Thursday, 6 May 2010

DDN nightmare and muscle

We got a notable fright last weekend. Barça match against Inter in the Champions league semifinal was about to start when suddenly... crash. One of our flashy dCache pools serving a DDN fatty partition (125 TB, almost full of ATLAS data) got bananas.
The ghost of "data loss" was there, coming to us. Luckily, after a somewhat "hero mode" weekend for our MoD and experts (thanks Marc and Gerard!) following the indications of Sun-Support the problem could be solved with zero data loss (uf!). The recipe looks quite innocent from the distance: upgrade the OS to the last version, Solaris 10u8.
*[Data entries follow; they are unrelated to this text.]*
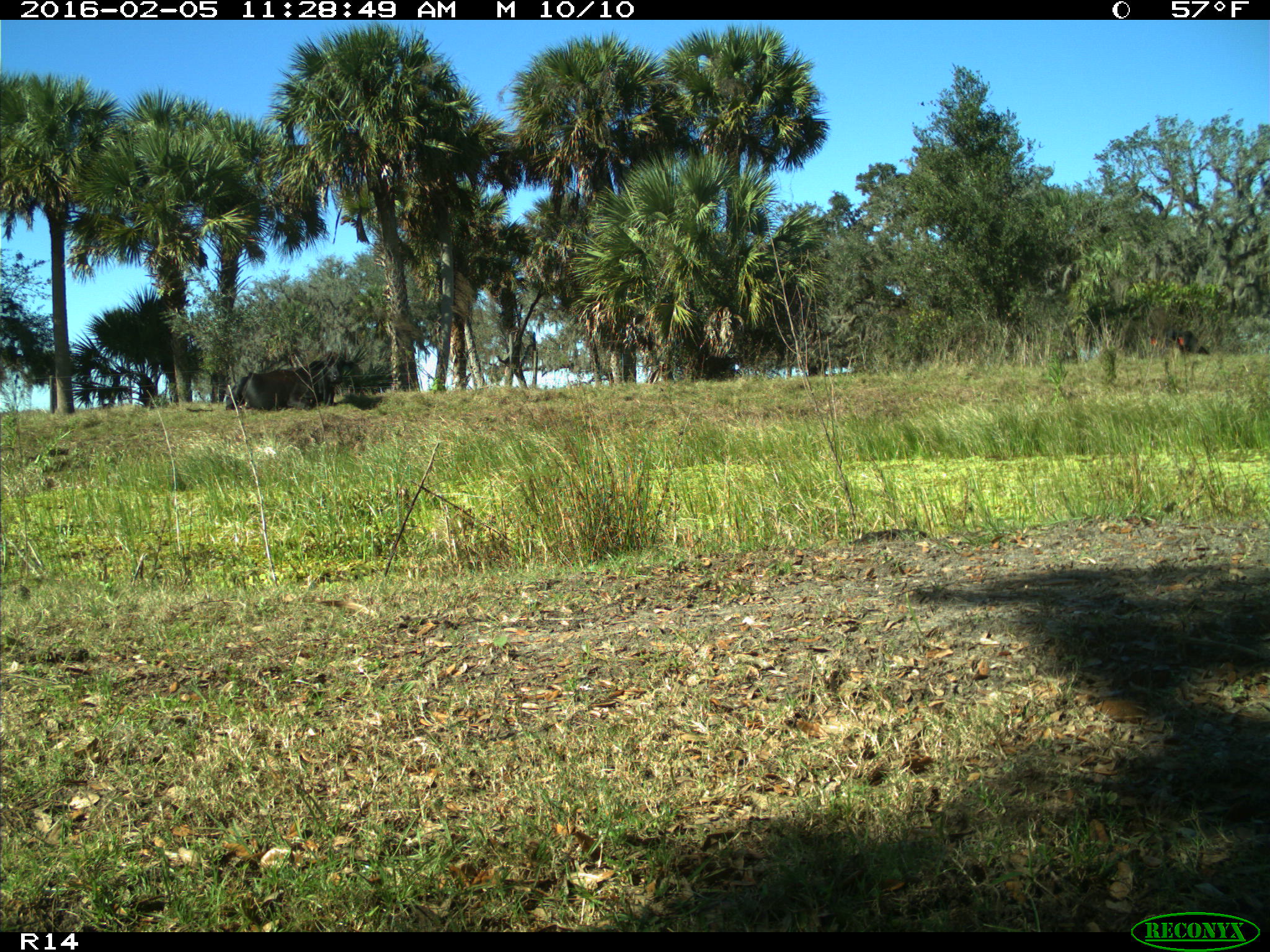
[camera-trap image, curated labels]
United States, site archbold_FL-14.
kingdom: Animalia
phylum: Chordata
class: Mammalia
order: Artiodactyla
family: Bovidae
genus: Bos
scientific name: Bos taurus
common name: domestic cow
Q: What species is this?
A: Bos taurus (domestic cow).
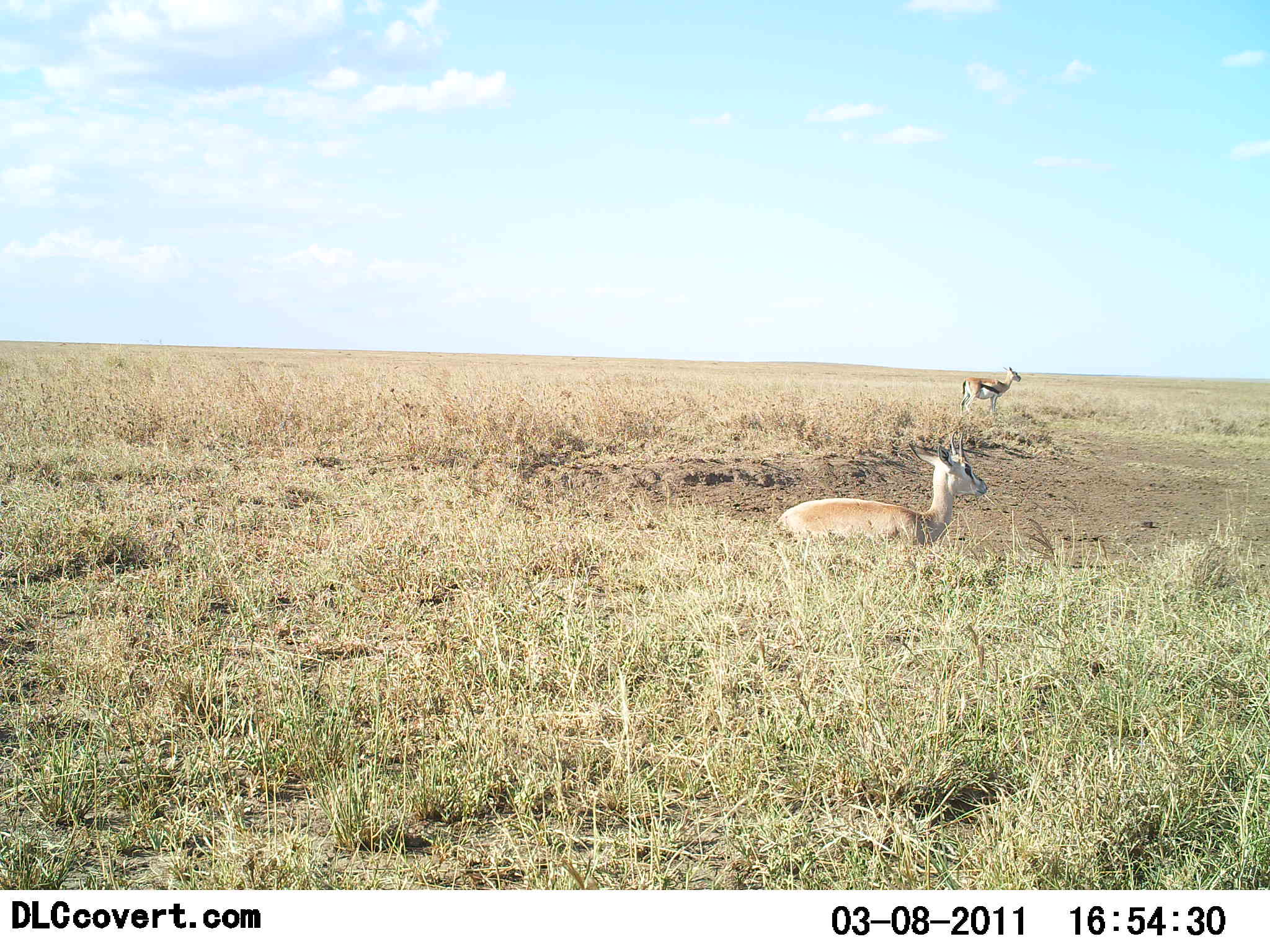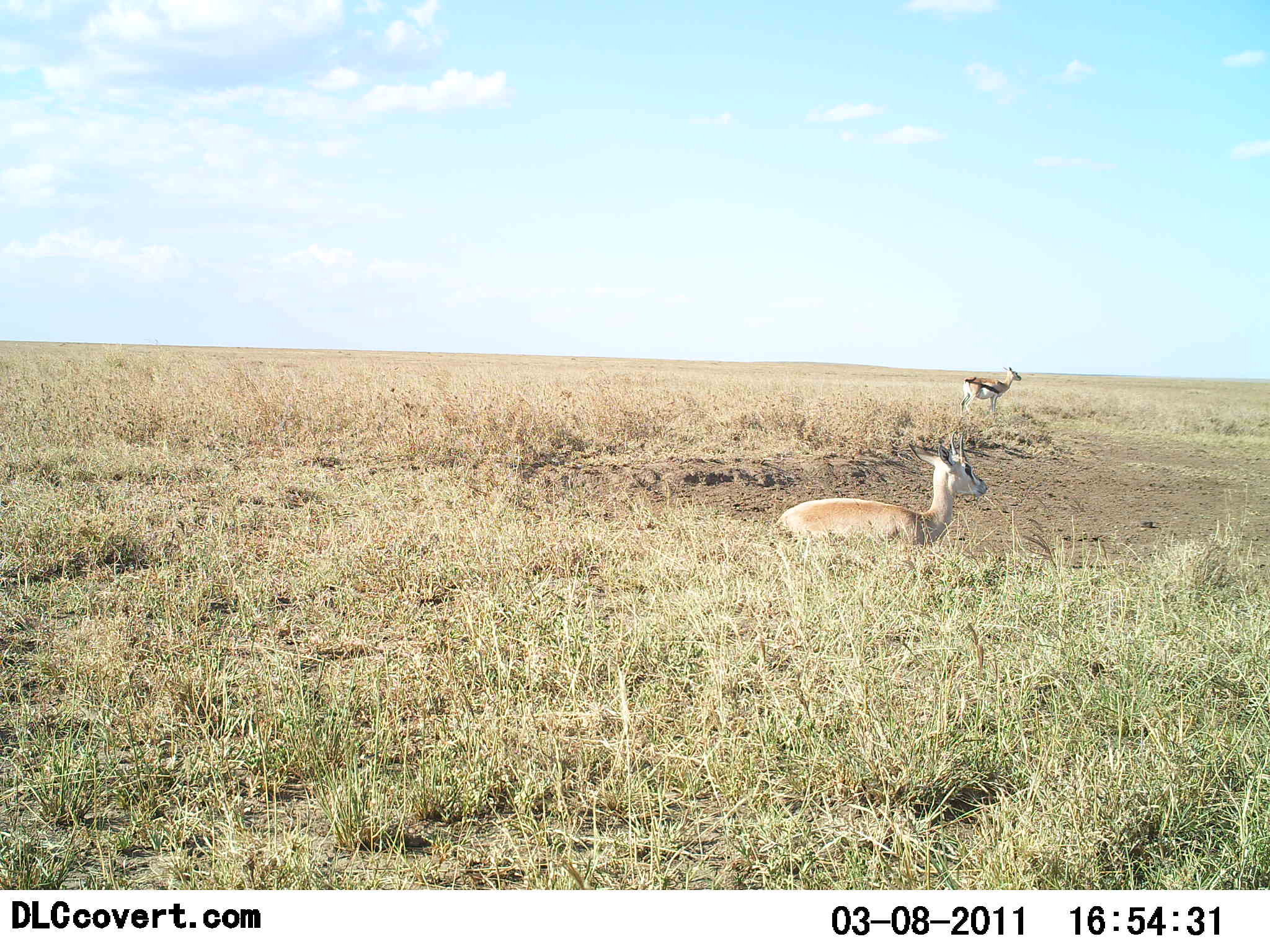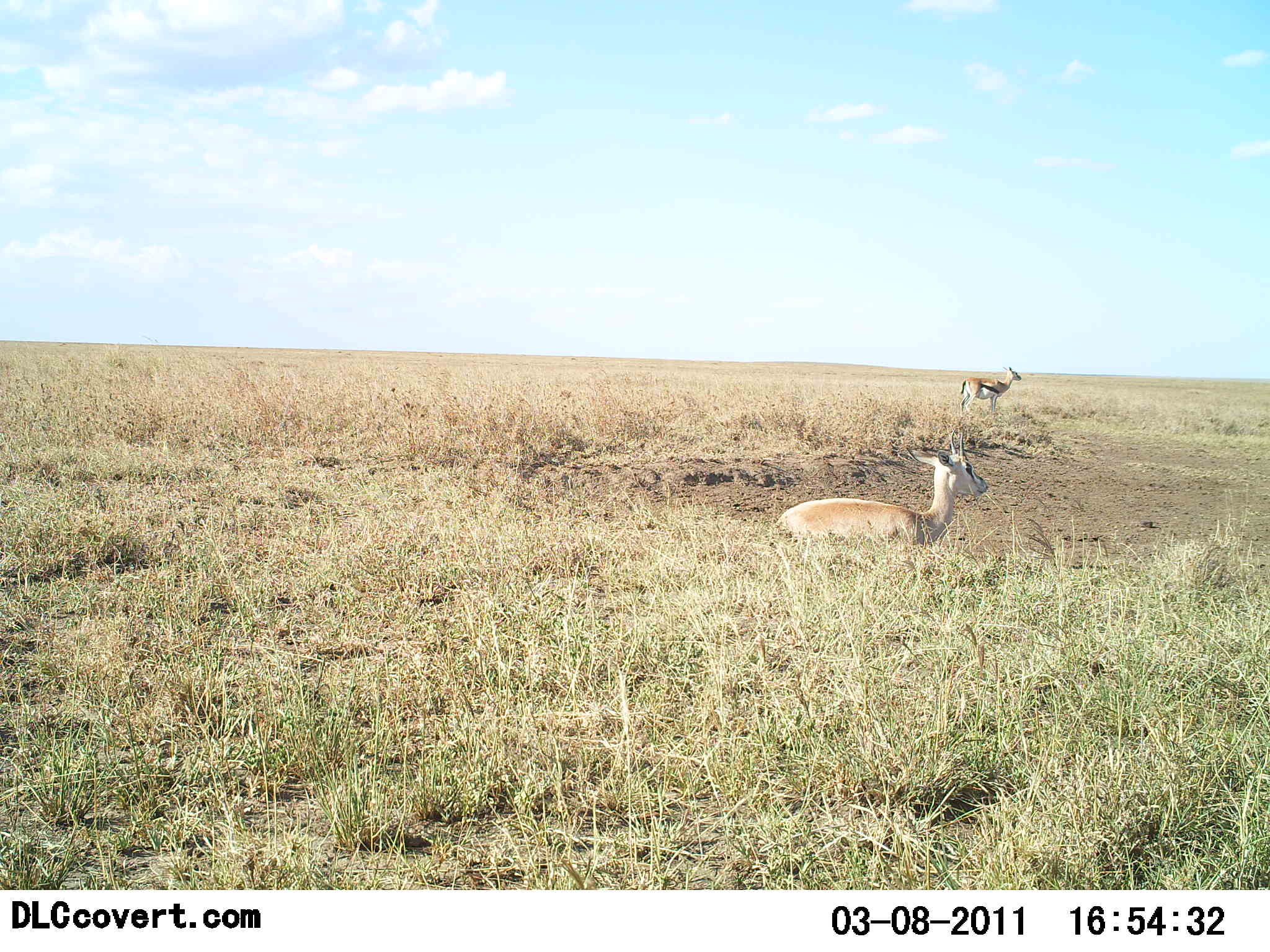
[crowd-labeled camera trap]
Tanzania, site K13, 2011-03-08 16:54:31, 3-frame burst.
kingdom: Animalia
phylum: Chordata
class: Mammalia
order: Artiodactyla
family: Bovidae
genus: Eudorcas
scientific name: Eudorcas thomsonii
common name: thomson's gazelle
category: gazellethomsons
Gazellethomsons (thomson's gazelle) (Eudorcas thomsonii), count 2. Behavior (volunteer vote fractions): standing 80%, resting 90%, moving 0%, interacting 0%. Young present (vote fraction): 20%. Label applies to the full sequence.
We find quite often that a solution comes with a new problem. This time was not an exception. The updated OS rapidly solved the unmountable ZFS partition problem, but it completely screwed up the network of the server.
We have not been able to solve this second problem yet, and this is why the 125TB of data of the upgraded server (dc012) were reconfigured to be served by its "twin" server (dc004). This is a nice configuration that the DDN SAN deployment enables. So this is I think the first time we try this feature in production, and there we have the picture: dc004 serving 250 TB of ATLAS data with a peak up to 600 MB/s... and no problem.
Looks like, besides OS version issues, the DDN hardware is delivering.